> [Quellenauszug]
============================================================

Im Gespräch mit Ursula Sowa, Direktkandidatin von Bündnis 90/Die Grünen für den Wahlkreis Bamberg-Forchheim. Über ihre politischen Ziele, ihre Beurteilung der bisherigen Regierungsarbeit und ihr Verhältnis zur grünen Partei.

 

gaz: Was zieht dich nach über zwölf Jahren Kommunalpolitik in Bamberg jetzt auf die bundespolitische Ebene nach Berlin?

============================================================

> [Verfügbare Daten]

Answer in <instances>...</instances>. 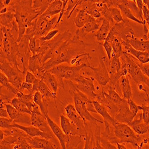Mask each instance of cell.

============================================================

> [Aufgaben]
**a)** Erläutern Sie in ein bis drei Sätzen, weshalb der Quellenauszug Ursula Sowa mit dem Wahlkreis Bamberg-Forchheim in Verbindung bringt.
**b)** Wie lange war Ursula Sowa laut der Frage im Quellenauszug bereits in der Kommunalpolitik in Bamberg tätig?

> [Antworten]
**a)** Ursula Sowa ist laut Quellenauszug Direktkandidatin von Bündnis 90/Die Grünen für den Wahlkreis Bamberg-Forchheim. Aus diesem Grund wird sie im Zusammenhang mit diesem Wahlkreis genannt.

**b)** Über zwölf Jahre.